Friday, April 1, 2016

Most guarded secret of Check Point is revealed

For twenty two years humanity was puzzled by the most sophisticated mystery of all times: how Stateful Inspection was actually invented? How a bunch of young guys just after army service managed to create something that brilliant in December 1993?

Today, on April 1st 2016, the secret is finally out. In their joint interview to Israeli newspaper Calcalist Gil Shwed and Shlomo Kramer have disclosed that Stateful Inspection was "borrowed" from year 2005 and is in fact tied to foundation of Palo Alto that year.

The details are not clear, but according to the Calcalist experts, secret military time warp experiment at Weizmann Institute in Israel is involved. The full scientific details are classified. All we know is that in early 1993 there was an incident causing power surge in the atomic time chamber laboratory. The next day a janitor has found a note on the lab floor saying: "It's me, Shlomo, from year 2005, tell Gil to be ready any time now".

According to anonymous source from Weizmann Institute department of physics, the surge temporarily "welded" time-space positions in year 1993 and year 2005, creating a tiny wormhole in the universe.
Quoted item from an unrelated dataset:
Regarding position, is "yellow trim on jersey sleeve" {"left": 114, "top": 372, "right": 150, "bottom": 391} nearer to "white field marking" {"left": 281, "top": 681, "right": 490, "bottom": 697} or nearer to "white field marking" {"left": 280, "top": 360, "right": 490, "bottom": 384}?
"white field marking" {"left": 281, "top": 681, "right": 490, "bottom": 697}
One end lead to Gil's grandma apartment in Jerusalem, year 1993, just behind the kitchen sink. The other end was open in a closet cabinet of an office building at Santa Clara CA, year 2005. The puncture in the space-time continuum was too small to pass large physical objects, but was big enough to slip in a thumbdrive.

Gil and Shlomo confessed to a journalist that they have used that wormhole to pass, by their own words, "the hottest security technology known in 2005". In fact, they only needed to find "Gil's own-to-be patent" and send it back in time. This is how Stateful Inspection was conceived.
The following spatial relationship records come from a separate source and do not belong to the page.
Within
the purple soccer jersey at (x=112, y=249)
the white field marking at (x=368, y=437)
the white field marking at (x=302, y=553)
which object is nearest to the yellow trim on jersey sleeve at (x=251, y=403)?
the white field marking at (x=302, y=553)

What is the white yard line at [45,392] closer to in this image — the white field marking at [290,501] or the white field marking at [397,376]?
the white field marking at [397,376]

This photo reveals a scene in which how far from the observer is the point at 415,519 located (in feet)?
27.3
Later on, to close the time-and-space loop, Shlomo had to drop out of Check Point together with Nir Zuk. Their mission was to fund a dummy IT company and buy that office space in Santa Clara to be able to pass the message back. Although the whole operation was done in secret, Nir almost slipped in his interview in 2008 hinting that he in fact was responsible for inventing of the modern FW.

One more hint we all have for years but never understood was that PAN term "NGFW" - Next Generation Firewall - was actually borrowed from  Check Point own VPN-1 NG , released in year 2001.

More details to follow in a year from, both founder fathers promised to Calcalist.


Blog author footnote: Okay, okay, I got it. Gil in early 1993 receives his patent record from 2005, writes it down and files a patent application in December 1993. I only have one question. Who invented Stateful Inspection, considering?